Classes in Metro Manila will reopen today even in schools being used as shelter for flood evacuees, Luz Almeda, Department of Education-National Capital Region (DepEd-NCR) director, said Wednesday.

“The evacuees can transfer to open spaces. They can go to the covered court. They can stay even if there are classes,” Almeda added.

She said teachers can still use the classrooms “because evacuees usually leave during the day and stay only during night time.”

Relief efforts Also on Wednesday, the Armed Forces placed on alert all of its forces in disaster-stricken areas in Metro Manila and nearby provinces, according to the AFP information chief, Lt. Col. Ramon Zagala.

The AFP’s Northern Luzon Command (Nolcom), Southern Luzon Command (Solcom) and the Joint Task Force National Capital Region (JTFNCR) had deployed trucks and heavy lift vehicles, helicopters and other support vehicles for rescue and evacuation in the affected areas, Zagala said.

The Philippine National Police (PNP) and local government authorities were coordinating for disaster relief operations, PNP Public Information chief, Senior Supt. Reuben Theodore Sindac said.

Police assistant desks were set up in over 200 evacuation centers in the metropolis, Sindac said.

Director Lina Sarmiento of the PNP’s Directorate for Police Community Relations (DPCR) said more than 1,000 police personnel were sent to assist communities along the banks of Marikina River and other flood-prone areas in Metro Manila.

Food packs Vice President Jejomar Binay sent relief teams to Montalban, Parañaque City, Obando and the Santo Domingo Church and Santa Mesa in Quezon City.

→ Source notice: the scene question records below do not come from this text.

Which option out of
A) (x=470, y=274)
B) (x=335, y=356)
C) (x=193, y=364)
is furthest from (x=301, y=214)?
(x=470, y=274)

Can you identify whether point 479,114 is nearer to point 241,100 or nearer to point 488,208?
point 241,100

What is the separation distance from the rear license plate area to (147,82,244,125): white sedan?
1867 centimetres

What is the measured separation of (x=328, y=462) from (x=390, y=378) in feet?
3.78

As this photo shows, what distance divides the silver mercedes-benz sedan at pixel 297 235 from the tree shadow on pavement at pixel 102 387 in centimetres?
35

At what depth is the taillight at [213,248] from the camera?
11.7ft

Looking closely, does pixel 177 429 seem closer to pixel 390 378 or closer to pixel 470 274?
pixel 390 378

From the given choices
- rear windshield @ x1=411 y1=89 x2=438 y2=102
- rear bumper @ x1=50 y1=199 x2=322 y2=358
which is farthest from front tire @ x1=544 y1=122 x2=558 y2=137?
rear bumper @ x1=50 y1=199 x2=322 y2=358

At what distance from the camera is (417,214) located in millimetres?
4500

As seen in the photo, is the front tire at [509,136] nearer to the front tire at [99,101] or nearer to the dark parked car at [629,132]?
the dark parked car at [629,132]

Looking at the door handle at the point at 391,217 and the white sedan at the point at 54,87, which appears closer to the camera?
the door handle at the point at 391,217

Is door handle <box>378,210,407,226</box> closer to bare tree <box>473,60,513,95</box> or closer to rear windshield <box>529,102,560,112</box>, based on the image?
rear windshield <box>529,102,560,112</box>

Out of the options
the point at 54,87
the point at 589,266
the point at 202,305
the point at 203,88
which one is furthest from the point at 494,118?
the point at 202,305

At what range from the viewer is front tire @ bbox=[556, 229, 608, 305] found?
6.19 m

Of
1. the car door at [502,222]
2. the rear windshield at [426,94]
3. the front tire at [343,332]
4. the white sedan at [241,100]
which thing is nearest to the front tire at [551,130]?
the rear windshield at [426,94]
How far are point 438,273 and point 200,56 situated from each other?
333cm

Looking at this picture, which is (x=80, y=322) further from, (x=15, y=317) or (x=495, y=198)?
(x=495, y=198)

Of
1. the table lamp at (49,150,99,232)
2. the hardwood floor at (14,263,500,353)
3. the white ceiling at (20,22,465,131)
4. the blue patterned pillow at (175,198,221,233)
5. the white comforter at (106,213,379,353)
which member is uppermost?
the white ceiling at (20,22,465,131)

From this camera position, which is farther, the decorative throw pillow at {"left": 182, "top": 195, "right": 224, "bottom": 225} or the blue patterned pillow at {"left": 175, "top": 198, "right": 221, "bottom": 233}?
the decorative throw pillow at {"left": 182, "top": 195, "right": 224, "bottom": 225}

He said 1,000 bags of relief goods were each released to victims in Montalban, Parañaque and Obando, while 500 bags were given to the evacuees in Santa Mesa, and to those camped in Santo Domingo Church in Quezon City.

Binay also visited Zambales and Casiguran, Aurora, to assess the storm damage.

The United States announced it will provide $800,000- (P34.4-million) worth of assistance for the victims of the monsoon floods.

Marie Harf, the US deputy press secretary, said in a statement that the assistance will be coursed through the US Agency for International Development’s Office of US Foreign Disaster Assistance (Usaid/OFDA).

Harf said $300,000 will go to emergency non-food assistance and $500,000 to warehousing and logistics support.

In his Twitter account, outgoing US Ambassador to Manila Harry Thomas Jr. sent his condolences to the Filipino people but lauded the spirit that enables the public to extend help to others.

The US government has already given an initial P24.5 million to the flood victims thought the World Food Program US.

The US Embassy in Manila reopens today after being closed since Monday.

The Philippine Charity Sweepstakes Office on Wednesday said it will pay for the medical bills of flood victims being treated in government hospitals.

PCSO Chairman Margarita Juico said the agency is extending help to the flood victims through its Quick Response Program.

Juico said PCSO branch office heads and personnel were coordinating with local government hospitals and clinics in areas affected by the monsoon floods to expedite that assistance.

Jose Ferdinand Rojas 2nd, PCSO general manager, said that apart from hospital assistance the PCSO will distribute Family Emergency Medicine (FEM) kits and rice in evacuation centers.

In Congress, the passage of the legislated P125 daily across-the-board salary increase in the private sector has been pushed anew in the wake of the latest disaster.

Representatives Fernando Hicap of Anakpawis, Neri Colmenares of Bayan Muna, Luzviminda Ilagan and Emerenciana de Jesus of Gabriela, Antonio Tinio of Alliance of Concerned Teachers and Terry Ridon of Kabataan made the proposal in House Bill 253.

The daily minimum wage for the non-agricultural sector ranges from P205 to P456, depending on regions where the workers are based. As for the agricultural sector, the daily minimum wage is pegged at P205 to P419, also depending on regions where workers are based.